===== Fragmento citado

La evolución del ser humano es indisociable de la tecnología. Los instrumentos que hemos usado desde nuestro pasado más remoto hasta aquellos que nos acompañan actualmente son, al mismo tiempo, extensión de nosotros mismos y expresión de nuestra manera de transformar el mundo a nuestro favor. 

La rueda, las máquinas simples, los motores, las tecnologías modernas de comunicación, etc. En cierto modo, las etapas más importantes de nuestra historia como especie están marcadas por un “adelanto” tecnológico que nos hizo dar saltos cualitativos y en muchos casos exponenciales con respecto a otros seres vivientes y, también, en relación con nosotros mismos.

En ese sentido, la tecnología ha sido considerada casi siempre desde su cariz pragmático. Frente a un artilugio tecnológico, lo primero que podemos pensar es en para qué sirve y de qué forma nos ayudará a hacer más sencillas o efectivas nuestras tareas cotidianas.

==========
===== Datos de origen

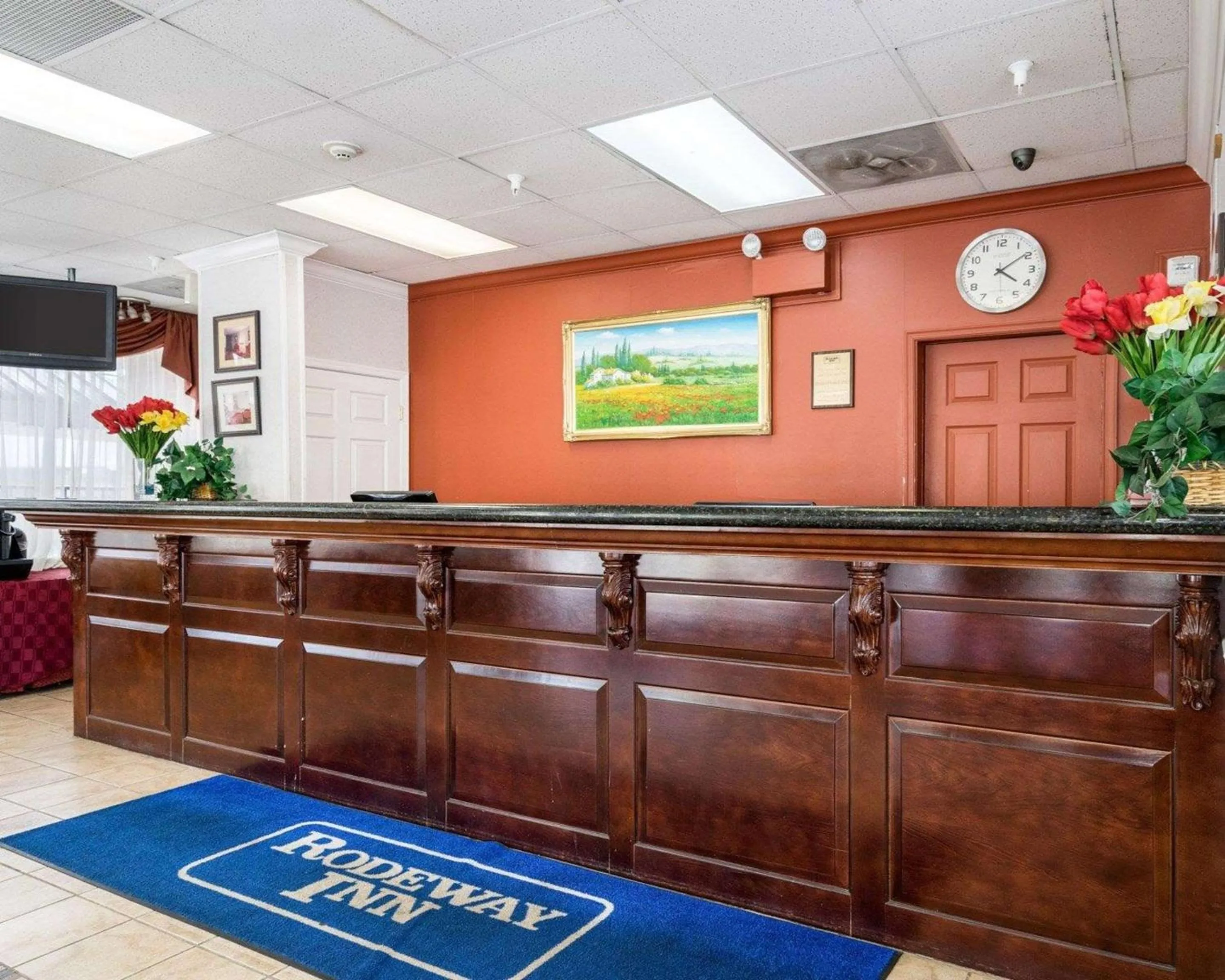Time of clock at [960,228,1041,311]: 4:09
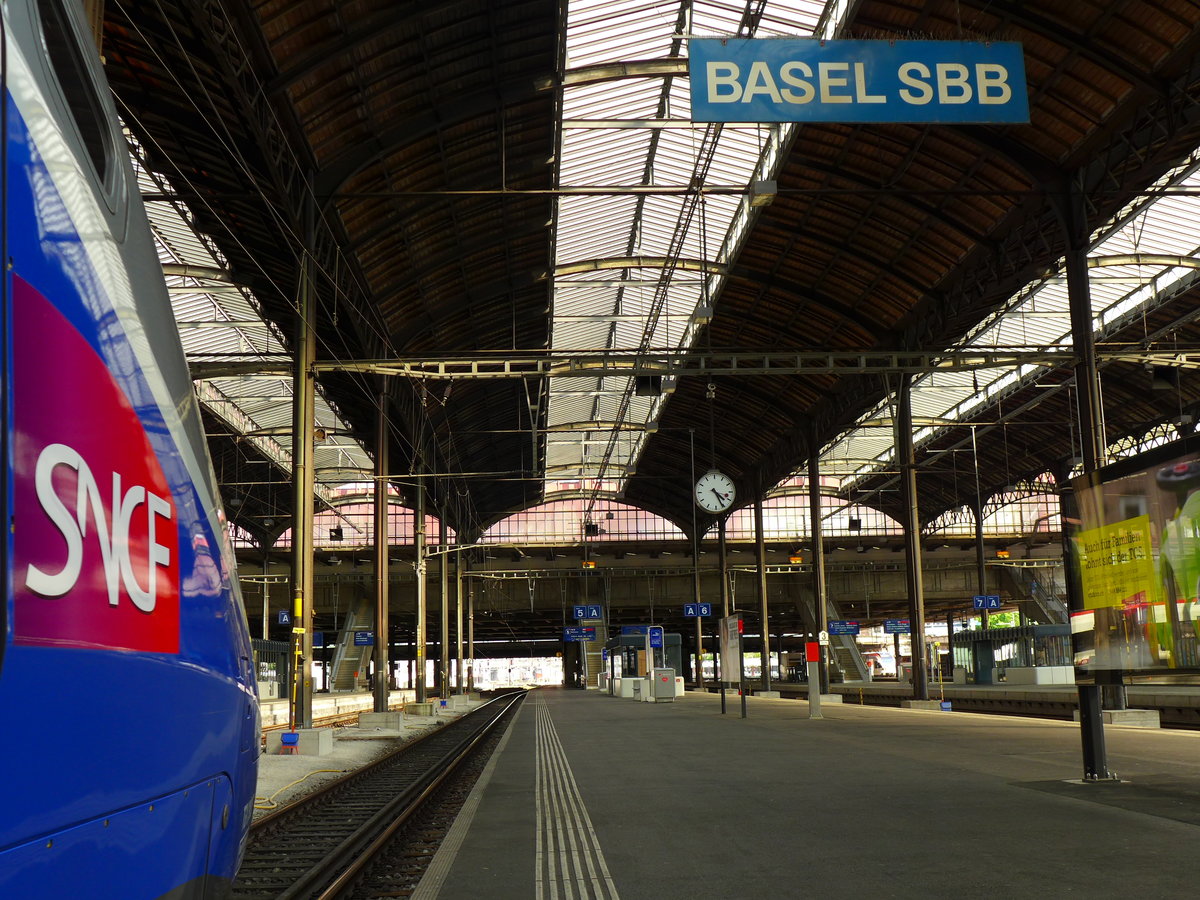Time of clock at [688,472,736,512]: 4:26
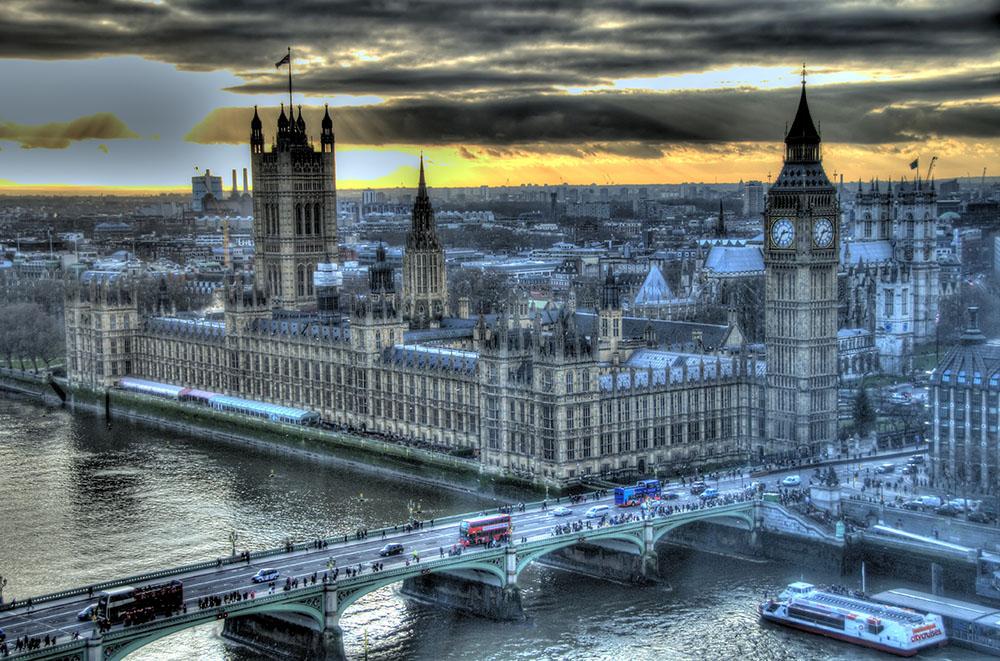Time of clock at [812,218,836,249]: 2:35
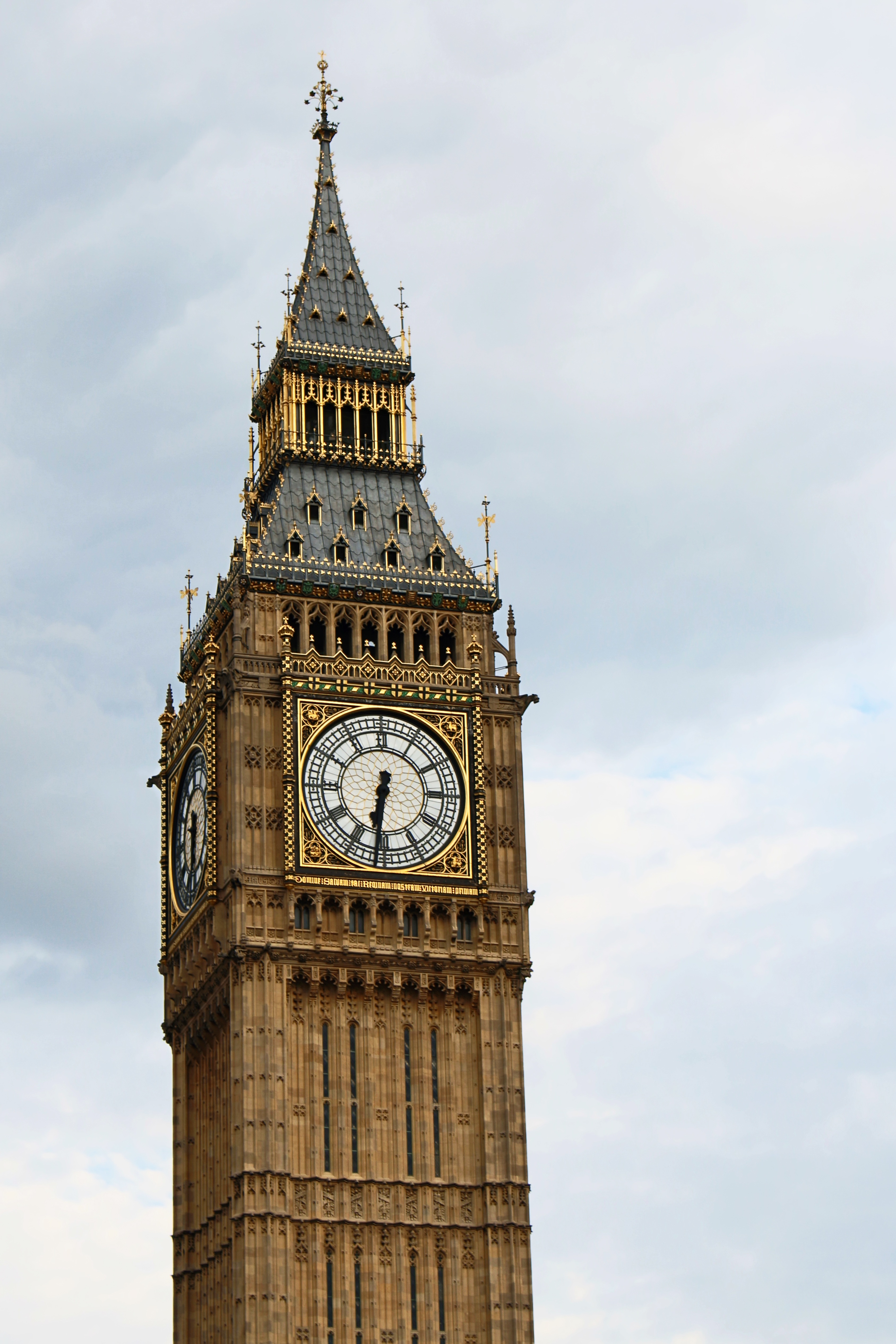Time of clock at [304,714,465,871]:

==========

### Tareas
[A] Indica si cada afirmación concuerda con el fragmento sobre la tecnología y la evolución humana. Responde sí o no y cita las palabras exactas del fragmento que lo deciden: (i) La evolución del ser humano no puede separarse de la tecnología. (ii) Casi siempre se ha considerado la tecnología desde su aspecto estético. (iii) Los instrumentos que usamos son a la vez extensión de nosotros mismos y expresión de cómo transformamos el mundo.
[B] Prosigue el fragmento sobre la tecnología y la evolución humana a partir de su última oración.

### Respuestas en orden
[A]
(i) Sí: "La evolución del ser humano es indisociable de la tecnología."
(ii) No: "la tecnología ha sido considerada casi siempre desde su cariz pragmático."
(iii) Sí: "son, al mismo tiempo, extensión de nosotros mismos y expresión de nuestra manera de transformar el mundo a nuestro favor."

[B]
Pero la tecnología tiene también una relación con el arte, por más que a primera vista ello no parezca evidente. De hecho, si nos remontamos a la distinción aristotélica entre techné, praxis y poesis, es posible advertir cierta escala ascendente que comienza en la mera fabricación material (la techné), pasa después a la acción en sí (la praxis) y culmina finalmente en la creación (la poesis), sin duda sublime pero irrealizable sin los principios bien asentados de la técnica. Si estudiamos la labor de los artistas que más admiramos (de Miguel Ángel a Picasso, por ejemplo), descubriremos en casi todos los casos una práctica continua de las técnicas más elementales de la disciplina artística en cuestión, que desembocó finalmente en las obras admiradas y celebradas por todo el mundo. Miles de horas de dibujar y bocetar, de practicar un instrumento, de ensayar una coreografía, de escribir y equivocarse, son imprescindibles para realizar después obras maestras como los frescos de la Capilla Sixtina, la Novena Sinfonía u Hojas de hierba.

Quizá por este principio de constancia que por momentos puede confundirse con la repetición, en años recientes se han puesto en marcha proyectos tecnológicos que intentan hacer aprender arte a programas de inteligencia artificial para que éstos a su vez creen obras “propias”. Quienes han elaborado estos proyectos siguen, conscientemente o no, otro camino también muy común en la trayectoria del artista: comenzar imitando los trabajos ya reconocidos y celebrados.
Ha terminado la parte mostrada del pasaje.